O ovo de Trump (ou a falta deles nas prateleiras): Presidente dos EUA agrava crise criada por epidemia de gripe das aves

A escassez de ovos nos Estados Unidos transformou-se numa crise nacional, visível nas prateleiras vazias de grandes cadeias de supermercados como a Trader Joe’s. “As galinhas estão em greve” é a mensagem que se lê em cartazes expostos nos frigoríficos destas lojas, acompanhada de um pedido de desculpas aos clientes. A situação deve-se a uma combinação de fatores: a maior epidemia de gripe aviária da história do país, decisões logísticas internas e políticas comerciais controversas da administração de Donald Trump.

Desde 2022, o vírus H5N1, causador da gripe aviária, provocou a morte de 136 milhões de aves nos EUA. Apenas no último trimestre de 2024, mais de 20 milhões de galinhas poedeiras foram abatidas, representando cerca de 10% da população de aves produtoras de ovos no país, segundo dados do Departamento de Agricultura dos EUA.

A situação agravou-se com o surgimento de casos humanos. Até 6 de janeiro de 2025, foram registadas 67 infeções em pessoas, com uma morte confirmada no mesmo mês, de um paciente idoso com comorbidades. Estados como Califórnia e Colorado estão entre os mais afetados, com o primeiro a declarar estado de emergência após um caso grave.
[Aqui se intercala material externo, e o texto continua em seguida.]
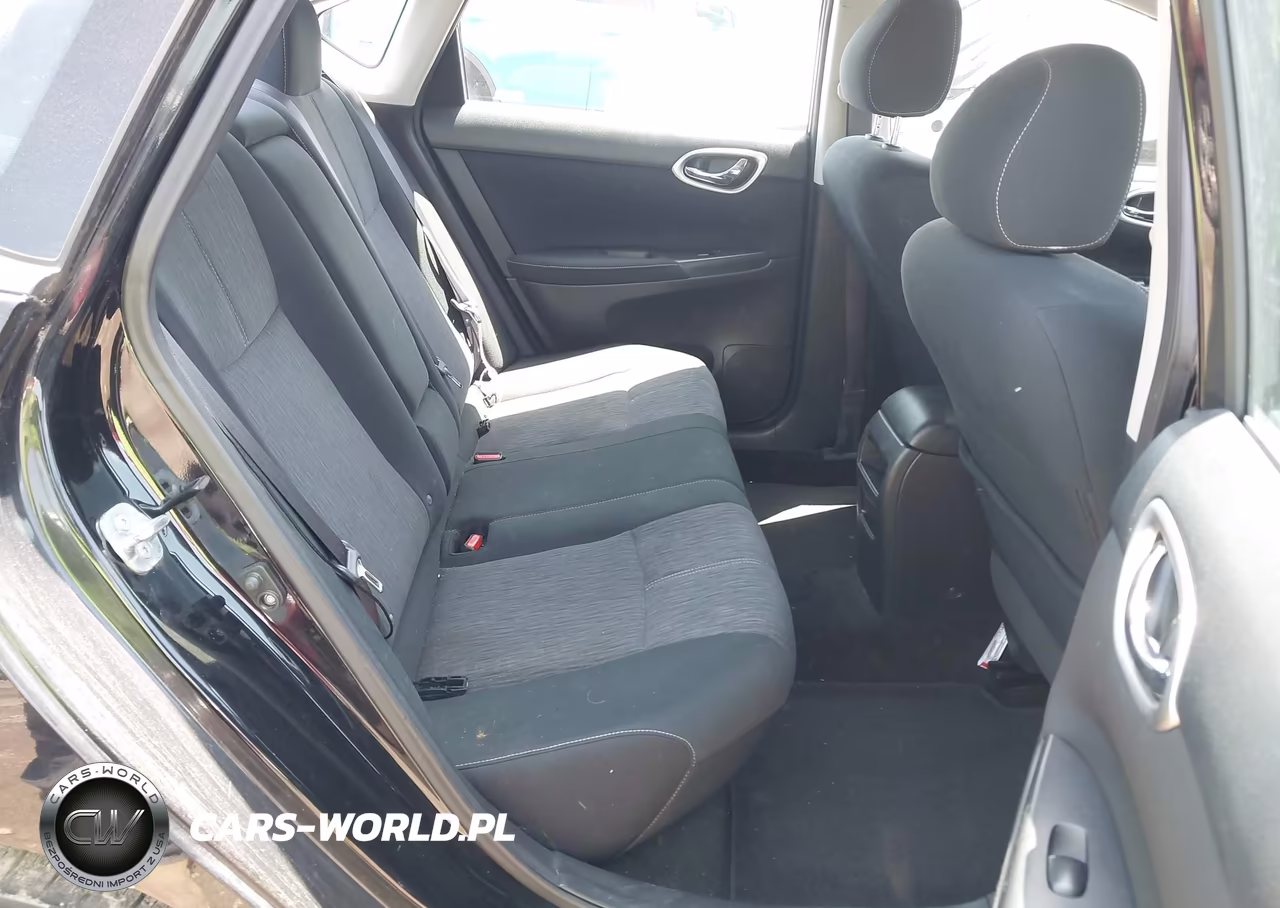 2014 Nissan Sentra Sv VIN:3N1AB7AP5EL658042 - 8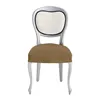 Chair Cover Eysa ULISES Beige 50 x 5 x 50 cm 2 Units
Karyn Rispoli, editora da Expana, explicou ao The New York Times: “Esta é a onda mais devastadora de gripe aviária desde o início do surto há três anos. Desta vez, as explorações que abastecem o setor retalhista foram desproporcionalmente atingidas, criando um vazio significativo.”

A crise também se reflete nos preços, que dispararam para níveis sem precedentes. Em 2022, o preço médio de uma dúzia de ovos era de 2,86 dólares. Hoje, os valores alcançam 8 dólares na Califórnia e cerca de 7 dólares em Nova Iorque, com um aumento de 28,1% nos últimos meses.

Embora a inflação crescente nos últimos anos da administração de Joe Biden já tivesse pressionado os preços, a situação foi agravada pela gripe aviária e pela dependência de importações de Canadá e México. A administração Trump impôs tarifas de 25% a estes países, exacerbando os problemas de abastecimento interno.

Rafael Calduch, especialista em economia e relações internacionais da Universidade Europeia, afirmou ao El Confidencial: “Não deveria haver esta escassez. Nos EUA, o problema está na logística interna. Além disso, há falta de mão de obra, as infraestruturas são obsoletas e o setor agrícola depende fortemente de trabalhadores imigrantes.”

A administração Trump decidiu restringir a comunicação oficial sobre a gripe aviária. Segundo o The New York Times, foram canceladas reuniões com especialistas científicos, e entidades como o Centro de Controlo e Prevenção de Doenças (CDC) e a Administração de Alimentos e Medicamentos (FDA) estão impedidas de publicar atualizações sobre os contágios.

Críticos, como o ex-secretário do Trabalho, Robert Reich, classificaram esta decisão como “uma ameaça à saúde pública e à economia”. Trump justificou a medida como parte de um controlo narrativo sobre questões de saúde pública, mas cientistas alertam para as graves consequências desta falta de transparência.

Além disso, a saída dos EUA da Organização Mundial da Saúde (OMS), uma decisão do primeiro dia do novo mandato de Trump, também gerou preocupações. O diretor da OMS, Tedros Adhanom, alertou: “Não é uma questão de se haverá outra pandemia, mas de quando ela acontecerá.”

Especialistas temem que a gripe aviária, que atualmente não é transmissível entre humanos, possa sofrer mutações e agravar-se. A combinação de fatores como políticas protecionistas, infraestruturas inadequadas e uma epidemia descontrolada sublinha as fragilidades do sistema agrícola e de saúde pública nos EUA.

Enquanto isso, as prateleiras vazias de ovos simbolizam não apenas uma crise sanitária, mas também os desafios políticos e económicos de um país em tensão.